The association of early replication with gene expression suggests that there are consistent differences in chromatin environment between the early- and late-replicating segments. Cytological studies have shown spatial differences in nuclear staining for both activating and silencing histone modification marks, and these spatial differences in histone modification are correlated with differences in replication time (Wu et al. 2005). ChIP for histone modification marks reported here strengthens the correlation at a finer resolution: early replication and gene expression correlate with euchromatin, and conversely, late replication correlates with low gene expression and heterochromatin. These results are confirmed in a wider study that correlates our replication time data with ChIP-on-chip data for histone modifications done by the ENCODE Consortium (The ENCODE Project Consortium 2007).
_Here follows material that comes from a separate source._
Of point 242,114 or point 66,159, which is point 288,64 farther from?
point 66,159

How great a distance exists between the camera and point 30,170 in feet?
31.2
Interestingly, the finer resolution offered by genome-tiling microarrays identified chromosomal segments with acute transitions in replication timing. For one particular segment (ENm005) (Fig. 6), the replication time transition was confirmed by interphase FISH and appeared to correlate with transitions in both gene expression and chromatin modifications: a late-replicating island of 355 kb had repressive chromatin marks and low gene expression. The genes OLIG1 and OLIG2 in this island are known to be expressed during development of oligodendrocyte (OL) lineage (Jakovcevski and Zecevic 2005), and thus the island is expected to become early replicating in oligodendrocytes.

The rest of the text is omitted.